**Testo da analizzare:**
● ● ● ● ●

Congo: presidenziali con 2 anni ritardo

29 Dicembre 2018

Voto in un paese ricco di risorse, tra Ebola e rischio violenza

(ANSA) - KINSHASA, 29 DIC - Vigilia elettorale in Congo, paese centroafricano strategico per la produzione di cobalto, utilizzato per produrre tra le altre cose smartphone e auto elettriche. Domani si svolgeranno le elezioni presidenziali, dopo oltre due anni di ritardo. La situazione resta tesa, aggravata dall'emergenza Ebola che non è stata ancora scongiurata. Un milione di persone che vivono nelle zone considerate a rischio saranno costrette a votare a marzo, molto tempo dopo che il nuovo presidente sarà entrato in carica. Questa decisione ha scatenato un'ondata di proteste. In 40 milioni sono chiamati a scegliere il successore di Joseph Kabila, che si è fatto da parte dopo quasi vent'anni.

L'arcivescovo di Kinshasa, Fridolin Ambongo, in una messa oggi nella capitale, ha lanciato un appello alla riconciliazione, alla presenza del principale candidato dell'opposizione, Martin Fayulu, un rappresentante del candidato del partito di governo, Emmanuel Ramazani Shadary, e Marie-Josee Ifoku, terza in lizza.

● ● ● ● ●

**Voci:**
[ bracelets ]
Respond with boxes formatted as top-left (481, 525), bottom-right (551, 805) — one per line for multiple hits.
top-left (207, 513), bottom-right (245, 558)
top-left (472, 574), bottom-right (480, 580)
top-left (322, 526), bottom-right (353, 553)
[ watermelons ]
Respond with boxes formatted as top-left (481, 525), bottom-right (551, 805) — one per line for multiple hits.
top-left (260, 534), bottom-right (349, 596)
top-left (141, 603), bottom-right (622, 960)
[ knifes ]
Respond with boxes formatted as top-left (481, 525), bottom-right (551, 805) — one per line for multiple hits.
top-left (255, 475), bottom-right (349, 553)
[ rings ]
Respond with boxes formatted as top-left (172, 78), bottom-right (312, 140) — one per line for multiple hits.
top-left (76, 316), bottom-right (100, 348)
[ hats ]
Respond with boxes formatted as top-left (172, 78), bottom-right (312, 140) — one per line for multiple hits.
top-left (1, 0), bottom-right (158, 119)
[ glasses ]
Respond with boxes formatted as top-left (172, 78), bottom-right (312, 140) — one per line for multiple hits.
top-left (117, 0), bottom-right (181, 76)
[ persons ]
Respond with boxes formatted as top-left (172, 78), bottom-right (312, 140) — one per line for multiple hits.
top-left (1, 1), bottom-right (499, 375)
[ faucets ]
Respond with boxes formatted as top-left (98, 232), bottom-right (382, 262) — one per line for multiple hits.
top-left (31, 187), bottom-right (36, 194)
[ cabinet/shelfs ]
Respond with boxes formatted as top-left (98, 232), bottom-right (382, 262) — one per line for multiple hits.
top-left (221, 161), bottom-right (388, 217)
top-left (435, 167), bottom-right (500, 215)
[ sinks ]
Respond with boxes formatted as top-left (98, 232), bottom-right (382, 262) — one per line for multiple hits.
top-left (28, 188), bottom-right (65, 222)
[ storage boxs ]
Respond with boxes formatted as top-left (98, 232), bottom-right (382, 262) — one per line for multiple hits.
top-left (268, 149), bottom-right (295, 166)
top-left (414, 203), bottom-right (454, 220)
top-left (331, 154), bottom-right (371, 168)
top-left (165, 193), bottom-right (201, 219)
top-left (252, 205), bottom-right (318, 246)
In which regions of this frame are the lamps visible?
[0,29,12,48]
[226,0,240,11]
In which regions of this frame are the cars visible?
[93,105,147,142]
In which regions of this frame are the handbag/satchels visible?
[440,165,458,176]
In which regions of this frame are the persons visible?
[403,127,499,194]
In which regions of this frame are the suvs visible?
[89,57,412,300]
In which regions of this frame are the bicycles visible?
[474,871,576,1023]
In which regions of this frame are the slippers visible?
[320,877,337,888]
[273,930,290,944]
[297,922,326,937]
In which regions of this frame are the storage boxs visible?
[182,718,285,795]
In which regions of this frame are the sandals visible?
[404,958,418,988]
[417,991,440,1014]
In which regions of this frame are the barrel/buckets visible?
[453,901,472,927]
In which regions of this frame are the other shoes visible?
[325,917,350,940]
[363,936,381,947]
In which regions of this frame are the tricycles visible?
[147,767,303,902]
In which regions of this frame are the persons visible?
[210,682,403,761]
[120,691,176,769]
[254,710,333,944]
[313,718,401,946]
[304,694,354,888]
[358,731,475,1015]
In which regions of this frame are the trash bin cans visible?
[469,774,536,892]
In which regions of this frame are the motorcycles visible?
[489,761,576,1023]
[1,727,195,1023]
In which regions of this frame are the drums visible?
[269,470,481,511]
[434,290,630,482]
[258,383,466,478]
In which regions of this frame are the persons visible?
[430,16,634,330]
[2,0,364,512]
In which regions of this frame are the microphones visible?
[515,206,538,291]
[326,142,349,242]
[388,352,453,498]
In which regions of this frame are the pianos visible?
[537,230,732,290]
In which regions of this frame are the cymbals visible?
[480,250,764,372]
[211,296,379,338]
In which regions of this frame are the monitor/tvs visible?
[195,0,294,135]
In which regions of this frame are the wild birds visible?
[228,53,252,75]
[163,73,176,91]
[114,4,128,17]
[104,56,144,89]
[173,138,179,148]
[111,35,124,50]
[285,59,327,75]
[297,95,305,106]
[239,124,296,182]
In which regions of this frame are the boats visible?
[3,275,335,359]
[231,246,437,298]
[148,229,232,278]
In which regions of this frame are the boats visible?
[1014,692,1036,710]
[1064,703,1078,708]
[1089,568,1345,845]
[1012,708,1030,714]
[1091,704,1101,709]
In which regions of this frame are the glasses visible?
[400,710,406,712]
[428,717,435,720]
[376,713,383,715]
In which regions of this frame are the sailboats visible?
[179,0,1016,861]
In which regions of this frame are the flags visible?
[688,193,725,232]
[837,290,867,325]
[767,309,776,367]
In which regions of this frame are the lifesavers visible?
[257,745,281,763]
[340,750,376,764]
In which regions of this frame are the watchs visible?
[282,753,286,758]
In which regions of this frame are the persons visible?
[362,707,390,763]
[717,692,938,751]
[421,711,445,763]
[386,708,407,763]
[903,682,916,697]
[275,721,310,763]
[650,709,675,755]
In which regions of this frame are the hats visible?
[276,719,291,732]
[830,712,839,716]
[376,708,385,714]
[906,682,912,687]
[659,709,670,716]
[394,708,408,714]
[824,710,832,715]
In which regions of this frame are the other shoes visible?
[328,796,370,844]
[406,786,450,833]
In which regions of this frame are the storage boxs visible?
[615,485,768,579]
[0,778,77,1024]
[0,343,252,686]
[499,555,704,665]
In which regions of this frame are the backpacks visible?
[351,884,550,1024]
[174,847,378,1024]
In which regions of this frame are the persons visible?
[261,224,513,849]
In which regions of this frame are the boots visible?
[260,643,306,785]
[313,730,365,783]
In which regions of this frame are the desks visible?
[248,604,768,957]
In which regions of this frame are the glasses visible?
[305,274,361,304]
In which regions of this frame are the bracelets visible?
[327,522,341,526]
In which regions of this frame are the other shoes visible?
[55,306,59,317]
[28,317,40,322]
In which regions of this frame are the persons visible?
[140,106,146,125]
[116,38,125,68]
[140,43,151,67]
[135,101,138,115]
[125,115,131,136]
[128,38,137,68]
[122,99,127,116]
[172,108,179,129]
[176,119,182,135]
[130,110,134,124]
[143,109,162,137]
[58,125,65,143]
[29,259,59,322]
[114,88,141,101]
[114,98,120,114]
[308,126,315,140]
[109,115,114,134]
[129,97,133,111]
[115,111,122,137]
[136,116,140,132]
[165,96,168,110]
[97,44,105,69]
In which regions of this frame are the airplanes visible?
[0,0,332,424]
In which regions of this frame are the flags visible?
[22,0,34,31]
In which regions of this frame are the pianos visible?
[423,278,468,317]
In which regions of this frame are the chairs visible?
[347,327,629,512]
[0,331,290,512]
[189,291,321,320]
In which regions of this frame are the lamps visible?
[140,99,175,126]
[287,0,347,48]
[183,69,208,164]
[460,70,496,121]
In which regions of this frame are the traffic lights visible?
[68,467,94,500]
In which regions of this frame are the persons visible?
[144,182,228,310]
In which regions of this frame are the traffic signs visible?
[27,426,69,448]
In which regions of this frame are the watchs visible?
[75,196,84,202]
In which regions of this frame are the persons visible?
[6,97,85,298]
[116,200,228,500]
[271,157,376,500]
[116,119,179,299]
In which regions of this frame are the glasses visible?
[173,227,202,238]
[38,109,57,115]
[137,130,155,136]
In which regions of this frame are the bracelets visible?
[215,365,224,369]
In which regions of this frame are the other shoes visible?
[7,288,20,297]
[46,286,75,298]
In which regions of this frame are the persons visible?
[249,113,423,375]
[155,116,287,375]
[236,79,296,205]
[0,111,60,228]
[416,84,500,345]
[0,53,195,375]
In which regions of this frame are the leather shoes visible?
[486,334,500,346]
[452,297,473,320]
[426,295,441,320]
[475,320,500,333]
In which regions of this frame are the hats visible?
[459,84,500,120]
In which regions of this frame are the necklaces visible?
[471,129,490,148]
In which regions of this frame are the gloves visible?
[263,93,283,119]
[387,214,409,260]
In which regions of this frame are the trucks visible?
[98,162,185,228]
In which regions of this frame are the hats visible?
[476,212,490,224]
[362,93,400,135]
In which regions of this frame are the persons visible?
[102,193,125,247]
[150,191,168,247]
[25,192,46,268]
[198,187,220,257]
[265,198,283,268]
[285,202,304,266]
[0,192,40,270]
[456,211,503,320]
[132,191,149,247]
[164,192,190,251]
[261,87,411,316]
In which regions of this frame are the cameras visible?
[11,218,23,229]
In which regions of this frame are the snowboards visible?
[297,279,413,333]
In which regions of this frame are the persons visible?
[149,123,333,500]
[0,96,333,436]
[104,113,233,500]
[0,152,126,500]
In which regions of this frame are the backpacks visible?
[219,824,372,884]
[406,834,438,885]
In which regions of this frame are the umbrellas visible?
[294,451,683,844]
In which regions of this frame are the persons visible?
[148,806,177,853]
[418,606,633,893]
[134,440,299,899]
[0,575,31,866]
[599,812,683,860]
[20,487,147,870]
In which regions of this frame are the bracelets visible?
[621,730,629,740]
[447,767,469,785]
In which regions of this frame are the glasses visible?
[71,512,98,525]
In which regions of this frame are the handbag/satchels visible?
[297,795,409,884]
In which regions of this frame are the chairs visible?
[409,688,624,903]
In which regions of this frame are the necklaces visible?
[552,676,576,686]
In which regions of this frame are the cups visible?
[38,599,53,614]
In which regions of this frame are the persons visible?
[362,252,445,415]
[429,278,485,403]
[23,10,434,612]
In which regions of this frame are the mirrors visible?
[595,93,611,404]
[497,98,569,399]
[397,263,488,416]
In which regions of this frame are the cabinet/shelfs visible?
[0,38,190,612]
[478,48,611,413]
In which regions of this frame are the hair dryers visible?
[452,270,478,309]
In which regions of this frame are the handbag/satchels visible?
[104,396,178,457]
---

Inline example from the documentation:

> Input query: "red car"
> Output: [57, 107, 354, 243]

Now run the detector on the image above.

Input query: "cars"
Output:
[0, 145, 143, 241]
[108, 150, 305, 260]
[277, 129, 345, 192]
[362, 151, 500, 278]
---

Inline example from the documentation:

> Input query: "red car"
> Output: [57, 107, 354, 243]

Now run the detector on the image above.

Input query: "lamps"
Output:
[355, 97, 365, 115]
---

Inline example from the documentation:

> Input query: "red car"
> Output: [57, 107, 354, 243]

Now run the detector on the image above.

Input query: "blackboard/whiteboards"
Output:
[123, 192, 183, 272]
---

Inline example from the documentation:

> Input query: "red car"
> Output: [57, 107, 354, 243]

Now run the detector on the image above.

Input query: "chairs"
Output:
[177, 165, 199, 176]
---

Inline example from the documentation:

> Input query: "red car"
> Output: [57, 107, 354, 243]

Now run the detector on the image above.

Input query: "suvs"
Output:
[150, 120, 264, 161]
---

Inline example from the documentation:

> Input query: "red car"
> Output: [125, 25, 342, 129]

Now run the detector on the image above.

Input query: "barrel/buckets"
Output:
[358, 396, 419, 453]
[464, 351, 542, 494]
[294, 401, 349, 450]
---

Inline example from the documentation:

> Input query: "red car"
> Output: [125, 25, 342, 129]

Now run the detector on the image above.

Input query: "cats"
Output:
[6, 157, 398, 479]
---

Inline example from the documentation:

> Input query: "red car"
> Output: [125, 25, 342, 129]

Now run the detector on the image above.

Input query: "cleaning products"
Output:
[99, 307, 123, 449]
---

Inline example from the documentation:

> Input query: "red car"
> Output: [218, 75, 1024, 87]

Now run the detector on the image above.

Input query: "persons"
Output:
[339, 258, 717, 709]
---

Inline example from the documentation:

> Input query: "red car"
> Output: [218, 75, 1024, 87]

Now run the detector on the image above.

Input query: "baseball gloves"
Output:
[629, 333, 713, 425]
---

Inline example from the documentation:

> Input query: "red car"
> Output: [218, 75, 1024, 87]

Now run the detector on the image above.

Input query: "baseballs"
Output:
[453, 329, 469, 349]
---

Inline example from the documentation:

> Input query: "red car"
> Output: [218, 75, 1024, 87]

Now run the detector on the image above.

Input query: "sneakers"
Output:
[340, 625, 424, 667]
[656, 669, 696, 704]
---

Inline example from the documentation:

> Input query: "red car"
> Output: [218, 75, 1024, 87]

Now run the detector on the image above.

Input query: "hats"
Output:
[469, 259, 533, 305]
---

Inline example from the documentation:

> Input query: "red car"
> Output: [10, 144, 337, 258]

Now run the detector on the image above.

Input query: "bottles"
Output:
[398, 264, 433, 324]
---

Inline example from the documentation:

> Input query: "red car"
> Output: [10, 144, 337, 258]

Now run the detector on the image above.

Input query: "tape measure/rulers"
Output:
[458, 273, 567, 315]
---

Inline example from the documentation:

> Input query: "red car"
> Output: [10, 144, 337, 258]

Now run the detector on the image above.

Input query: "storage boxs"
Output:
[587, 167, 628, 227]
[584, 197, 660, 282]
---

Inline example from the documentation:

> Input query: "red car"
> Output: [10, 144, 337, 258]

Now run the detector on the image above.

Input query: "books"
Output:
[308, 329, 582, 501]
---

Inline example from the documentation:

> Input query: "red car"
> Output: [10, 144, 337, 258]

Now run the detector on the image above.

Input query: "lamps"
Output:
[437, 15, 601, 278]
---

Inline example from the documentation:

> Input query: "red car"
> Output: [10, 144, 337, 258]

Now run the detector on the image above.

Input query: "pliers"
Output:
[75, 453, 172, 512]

● ● ● ● ●

**Istruzioni:**
1. Secondo l'articolo sulle elezioni in Congo, quante persone sono chiamate a scegliere il successore di Joseph Kabila?
2. Riscrivi il passo dell'articolo sulle elezioni in Congo da "(ANSA) - KINSHASA, 29" a "dopo quasi vent'anni.", sostituendo "marzo" con "aprile".

**Risposte:**
1. 40 milioni di persone.

2.
(ANSA) - KINSHASA, 29 DIC - Vigilia elettorale in Congo, paese centroafricano strategico per la produzione di cobalto, utilizzato per produrre tra le altre cose smartphone e auto elettriche. Domani si svolgeranno le elezioni presidenziali, dopo oltre due anni di ritardo. La situazione resta tesa, aggravata dall'emergenza Ebola che non è stata ancora scongiurata. Un milione di persone che vivono nelle zone considerate a rischio saranno costrette a votare a aprile, molto tempo dopo che il nuovo presidente sarà entrato in carica. Questa decisione ha scatenato un'ondata di proteste. In 40 milioni sono chiamati a scegliere il successore di Joseph Kabila, che si è fatto da parte dopo quasi vent'anni.